66 Years of Philippine Health Data in One Dashboard

How much has Philippine healthcare really improved since the 1950s? I pulled six decades of WHO data to find out.

In 1953, the average Filipino could expect to live about 50 years. By 2019, that number had climbed to 71. Twenty-one extra years of life in just over six decades. That's a big number, but it hides a lot of complexity.

What drove those gains? Was progress steady or did it come in bursts? And where does the Philippines stand compared to its Southeast Asian neighbors? These were the questions that got me started on this project.

What I Put Together

I built a dashboard that tracks Philippine health indicators from 1953 to 2019 using WHO datasets. It covers life expectancy, infant mortality, maternal mortality, and the shifting burden of disease — from infectious diseases like tuberculosis to chronic conditions like heart disease and diabetes.

50 → 71
Life expectancy in years, from 1953 to 2019

The dashboard lets you trace these trends over time and compare the Philippines against regional benchmarks.

The Motivation

Health data gets cited in news articles all the time, but usually as isolated numbers. "Infant mortality dropped by X percent." "The Philippines ranks Yth in Southeast Asia." I wanted to see the full arc — not just snapshots, but the trajectory. Where did progress stall? Where did it accelerate?

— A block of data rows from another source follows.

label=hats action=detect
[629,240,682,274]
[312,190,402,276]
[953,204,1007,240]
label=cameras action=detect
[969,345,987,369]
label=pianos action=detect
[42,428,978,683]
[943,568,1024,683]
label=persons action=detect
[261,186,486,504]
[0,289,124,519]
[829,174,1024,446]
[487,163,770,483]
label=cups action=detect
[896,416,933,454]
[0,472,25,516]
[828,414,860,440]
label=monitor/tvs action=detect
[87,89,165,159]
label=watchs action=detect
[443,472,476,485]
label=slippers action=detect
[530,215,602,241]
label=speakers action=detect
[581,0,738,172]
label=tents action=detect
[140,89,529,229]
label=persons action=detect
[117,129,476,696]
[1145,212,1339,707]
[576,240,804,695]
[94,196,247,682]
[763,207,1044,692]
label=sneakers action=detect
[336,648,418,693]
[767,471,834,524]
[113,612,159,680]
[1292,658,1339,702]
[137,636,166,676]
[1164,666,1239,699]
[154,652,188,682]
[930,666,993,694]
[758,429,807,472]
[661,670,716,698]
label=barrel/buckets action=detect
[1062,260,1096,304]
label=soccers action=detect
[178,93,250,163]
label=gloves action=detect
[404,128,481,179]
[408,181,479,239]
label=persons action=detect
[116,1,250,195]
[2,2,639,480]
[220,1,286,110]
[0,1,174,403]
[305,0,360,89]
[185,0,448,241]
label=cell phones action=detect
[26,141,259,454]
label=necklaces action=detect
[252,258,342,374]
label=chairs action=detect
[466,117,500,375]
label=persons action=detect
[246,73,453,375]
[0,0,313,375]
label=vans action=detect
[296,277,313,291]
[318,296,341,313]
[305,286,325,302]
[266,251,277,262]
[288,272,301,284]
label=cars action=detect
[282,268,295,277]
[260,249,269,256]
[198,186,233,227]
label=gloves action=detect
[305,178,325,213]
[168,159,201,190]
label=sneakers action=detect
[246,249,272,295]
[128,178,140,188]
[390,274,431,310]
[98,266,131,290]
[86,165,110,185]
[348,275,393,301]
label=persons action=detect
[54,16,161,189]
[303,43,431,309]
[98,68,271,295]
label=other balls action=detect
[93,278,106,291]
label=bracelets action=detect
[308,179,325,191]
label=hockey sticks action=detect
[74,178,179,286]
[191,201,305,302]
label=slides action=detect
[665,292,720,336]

There's also a personal angle. Like most Filipinos, I've seen how uneven healthcare access is depending on where you live. The data confirms what many of us already sense, but puts hard numbers behind it.

Wrangling 66 Years of Messy Data

The biggest technical challenge wasn't analysis — it was cleaning. WHO datasets spanning this many decades don't come in a neat format. Column names changed. Reporting standards shifted. Some years are missing entirely for certain indicators.

I used linear interpolation for small gaps (1-2 years) and flagged larger gaps in the visualization so users know when data is estimated versus reported. For disease classification, I mapped older ICD codes to current categories so the trend lines would be consistent across decades.

One specific headache: maternal mortality data before the 1990s was sparse and used different measurement methodologies. I ended up creating two separate trend lines — one using the older methodology and one using the modern definition — rather than trying to force them into a single series.

Key Patterns in the Data

The headline finding is that life expectancy gain of 21 years. But the pace wasn't uniform. The fastest gains came between the 1960s and 1980s, driven largely by reductions in infant and child mortality. Progress slowed after 2000.

80%
Drop in infant mortality from 1953 to 2019

The disease burden tells a fascinating story of transition. In the 1950s, infectious diseases — tuberculosis, pneumonia, diarrheal diseases — were the leading killers. By 2019, the top causes of death had shifted to heart disease, stroke, and diabetes. The Philippines is in the middle of an epidemiological transition that most developed countries went through decades earlier.

  • Infant mortality fell from roughly 100 per 1,000 live births to under 20
  • Tuberculosis death rates dropped dramatically but remain higher than regional peers
  • Heart disease became the number one cause of death by the 2000s
  • The Philippines trails Thailand and Vietnam in life expectancy despite similar GDP levels

That last point is striking. Economic development alone doesn't explain health outcomes. Public health investment and policy matter enormously.

What I'd Do Differently

If I had more time, I'd add sub-national data. The Philippines is a country of stark regional differences — health outcomes in Metro Manila versus rural Mindanao are worlds apart. The WHO data is national-level only, so capturing that gap would need DOH regional data, which is harder to get in clean form.

I'd also love to overlay health spending data to see if budget increases correlate with outcome improvements. My gut says the relationship isn't as straightforward as politicians suggest, but I'd rather let the data show it.